As they hit the market, however, it's becoming painfully clear that there is a huge disparity between the offerings that vendors are calling "threat intelligence service." Some of them are single-source RSS feeds, not too much different than what you might get from CERT (or even Dark Reading). Others are in-depth analytical services that can not only report and analyze the threats, but also tell you how they might affect your specific IT environment.
Dark Reading filed a report on how to choose threat intelligence tools last year, but at that point, a lot of these services were still in their formative stages. So recently I spoke to Lance James, director of threat intelligence services at security vendor Vigilant, and asked him for some thoughts on what questions security professionals should ask of prospective service providers. I should note that James, like most threat intelligence experts, recommends that enterprises should use multiple services, rather than just one. But if your organization is not made of money, you may have to be selective. Here are some questions that may be helpful in researching and choosing a threat intelligence service.
1. How many sources does the threat intelligence service pull from?
Some services are a single feed from a specific vendor's research arm, or even a white-labeled feed from another company. Other threat intelligence services collect and correlate data from dozens of different sources, giving a more comprehensive view of the threats.

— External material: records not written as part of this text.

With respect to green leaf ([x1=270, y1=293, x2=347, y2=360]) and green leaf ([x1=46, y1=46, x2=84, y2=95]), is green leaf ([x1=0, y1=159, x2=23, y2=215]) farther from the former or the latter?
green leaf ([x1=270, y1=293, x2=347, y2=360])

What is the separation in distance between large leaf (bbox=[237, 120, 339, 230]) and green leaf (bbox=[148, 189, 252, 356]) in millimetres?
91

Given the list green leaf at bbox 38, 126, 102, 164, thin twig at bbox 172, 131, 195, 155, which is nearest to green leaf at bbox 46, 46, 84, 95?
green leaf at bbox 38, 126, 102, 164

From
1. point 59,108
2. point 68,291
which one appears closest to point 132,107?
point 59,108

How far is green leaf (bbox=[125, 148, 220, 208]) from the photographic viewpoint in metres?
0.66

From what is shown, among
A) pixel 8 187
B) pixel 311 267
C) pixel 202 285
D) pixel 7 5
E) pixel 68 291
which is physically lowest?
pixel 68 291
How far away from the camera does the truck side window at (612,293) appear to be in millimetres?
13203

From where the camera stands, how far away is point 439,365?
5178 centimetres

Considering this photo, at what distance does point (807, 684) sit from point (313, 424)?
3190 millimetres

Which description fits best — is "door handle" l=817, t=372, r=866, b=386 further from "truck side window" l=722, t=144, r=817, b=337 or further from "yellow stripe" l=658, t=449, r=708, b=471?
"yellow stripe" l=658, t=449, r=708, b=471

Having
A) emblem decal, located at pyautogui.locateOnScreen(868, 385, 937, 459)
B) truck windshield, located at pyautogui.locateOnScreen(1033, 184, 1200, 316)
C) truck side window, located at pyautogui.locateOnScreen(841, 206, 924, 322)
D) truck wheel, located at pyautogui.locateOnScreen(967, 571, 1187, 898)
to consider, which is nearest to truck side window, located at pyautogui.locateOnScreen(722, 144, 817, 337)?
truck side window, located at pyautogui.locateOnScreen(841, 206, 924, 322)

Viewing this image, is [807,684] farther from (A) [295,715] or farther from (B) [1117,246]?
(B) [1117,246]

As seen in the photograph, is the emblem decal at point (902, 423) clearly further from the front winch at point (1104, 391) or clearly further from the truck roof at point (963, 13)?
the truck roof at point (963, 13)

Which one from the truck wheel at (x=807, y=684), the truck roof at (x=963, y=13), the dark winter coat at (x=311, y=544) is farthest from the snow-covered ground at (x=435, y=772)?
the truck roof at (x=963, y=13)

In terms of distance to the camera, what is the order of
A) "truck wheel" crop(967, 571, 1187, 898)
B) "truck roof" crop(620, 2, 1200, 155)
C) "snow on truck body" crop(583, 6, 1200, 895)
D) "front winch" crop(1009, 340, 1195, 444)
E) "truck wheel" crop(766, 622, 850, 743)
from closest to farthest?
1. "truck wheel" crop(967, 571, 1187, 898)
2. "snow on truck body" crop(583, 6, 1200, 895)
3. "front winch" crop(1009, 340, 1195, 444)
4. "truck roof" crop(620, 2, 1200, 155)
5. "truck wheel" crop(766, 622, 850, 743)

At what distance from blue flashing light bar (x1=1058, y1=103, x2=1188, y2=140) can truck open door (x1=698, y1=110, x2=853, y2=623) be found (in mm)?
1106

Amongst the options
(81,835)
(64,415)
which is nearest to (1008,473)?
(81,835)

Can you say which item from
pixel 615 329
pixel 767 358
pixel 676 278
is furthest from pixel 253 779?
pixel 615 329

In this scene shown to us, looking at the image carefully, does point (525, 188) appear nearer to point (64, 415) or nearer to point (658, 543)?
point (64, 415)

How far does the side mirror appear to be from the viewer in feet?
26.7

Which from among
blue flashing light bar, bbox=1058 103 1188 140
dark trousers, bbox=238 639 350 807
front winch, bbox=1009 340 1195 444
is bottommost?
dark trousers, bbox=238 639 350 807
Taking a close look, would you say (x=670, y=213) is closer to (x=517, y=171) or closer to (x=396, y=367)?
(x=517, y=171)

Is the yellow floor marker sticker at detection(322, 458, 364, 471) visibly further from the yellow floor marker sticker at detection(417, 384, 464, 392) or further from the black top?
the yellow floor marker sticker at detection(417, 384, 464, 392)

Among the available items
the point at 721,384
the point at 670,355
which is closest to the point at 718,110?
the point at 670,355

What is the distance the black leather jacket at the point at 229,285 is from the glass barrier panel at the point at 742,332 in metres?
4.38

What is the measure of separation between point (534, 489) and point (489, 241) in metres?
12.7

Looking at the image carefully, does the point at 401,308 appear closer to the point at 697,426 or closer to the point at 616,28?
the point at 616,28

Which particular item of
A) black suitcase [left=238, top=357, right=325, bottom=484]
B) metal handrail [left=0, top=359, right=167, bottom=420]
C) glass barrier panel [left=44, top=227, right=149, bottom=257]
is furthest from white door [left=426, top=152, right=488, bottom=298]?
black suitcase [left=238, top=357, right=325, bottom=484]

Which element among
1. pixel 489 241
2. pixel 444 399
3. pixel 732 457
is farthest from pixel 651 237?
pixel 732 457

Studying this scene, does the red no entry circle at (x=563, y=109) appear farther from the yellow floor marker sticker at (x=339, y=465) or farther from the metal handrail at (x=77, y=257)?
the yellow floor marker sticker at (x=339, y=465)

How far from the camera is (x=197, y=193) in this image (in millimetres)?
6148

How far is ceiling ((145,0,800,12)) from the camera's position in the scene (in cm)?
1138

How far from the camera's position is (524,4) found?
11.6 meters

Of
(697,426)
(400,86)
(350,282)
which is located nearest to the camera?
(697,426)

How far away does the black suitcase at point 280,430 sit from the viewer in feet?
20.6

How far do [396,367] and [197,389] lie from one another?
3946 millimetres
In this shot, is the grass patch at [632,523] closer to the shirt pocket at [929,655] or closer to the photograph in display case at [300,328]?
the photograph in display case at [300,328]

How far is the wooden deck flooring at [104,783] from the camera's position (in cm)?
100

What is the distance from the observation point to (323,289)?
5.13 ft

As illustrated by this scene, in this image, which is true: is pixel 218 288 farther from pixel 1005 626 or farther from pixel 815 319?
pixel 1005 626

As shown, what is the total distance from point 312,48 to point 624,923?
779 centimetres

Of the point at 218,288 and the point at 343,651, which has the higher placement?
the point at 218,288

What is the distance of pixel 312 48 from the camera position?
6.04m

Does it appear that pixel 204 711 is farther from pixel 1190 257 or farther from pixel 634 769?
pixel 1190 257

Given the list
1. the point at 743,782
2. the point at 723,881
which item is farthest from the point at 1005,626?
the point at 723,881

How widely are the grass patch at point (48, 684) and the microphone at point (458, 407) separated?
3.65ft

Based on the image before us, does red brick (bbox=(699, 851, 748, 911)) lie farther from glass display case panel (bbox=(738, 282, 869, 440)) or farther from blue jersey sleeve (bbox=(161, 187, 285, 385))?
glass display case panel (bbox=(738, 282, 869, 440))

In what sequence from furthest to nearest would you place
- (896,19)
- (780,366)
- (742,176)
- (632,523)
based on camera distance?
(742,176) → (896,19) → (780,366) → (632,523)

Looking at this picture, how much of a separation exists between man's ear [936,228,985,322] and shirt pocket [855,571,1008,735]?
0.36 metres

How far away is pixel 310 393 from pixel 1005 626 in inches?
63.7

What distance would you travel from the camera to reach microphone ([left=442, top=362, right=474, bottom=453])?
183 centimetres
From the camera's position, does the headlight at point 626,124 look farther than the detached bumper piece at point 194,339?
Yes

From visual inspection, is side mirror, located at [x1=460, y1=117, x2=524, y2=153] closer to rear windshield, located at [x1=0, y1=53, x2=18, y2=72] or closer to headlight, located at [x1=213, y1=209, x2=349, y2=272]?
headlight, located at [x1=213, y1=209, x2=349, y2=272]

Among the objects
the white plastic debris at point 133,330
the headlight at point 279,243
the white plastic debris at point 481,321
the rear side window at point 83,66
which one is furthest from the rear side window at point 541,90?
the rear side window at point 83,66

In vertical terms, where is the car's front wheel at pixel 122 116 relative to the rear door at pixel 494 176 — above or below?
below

"That's not to say that all the data has to be confirmed by multiple sources," James notes. "Sometimes a single anomaly from a single source is your first indication of a zero-day attack."
2. How frequently is the threat intelligence updated?
Different threat intelligence services approach their reporting with different philosophies. Some send out data constantly, offering just the basics on what they are seeing. Others take time to analyze the data and correlate it before they publish it. Timing may be important to some providers and not to others.
3. How are the threats evaluated?
Some threat intelligence services simply send out the data they collect, without ranking or evaluating it. Others offer a simple ranking, similar to the "critical" and "important" rankings used to measure new vulnerabilities.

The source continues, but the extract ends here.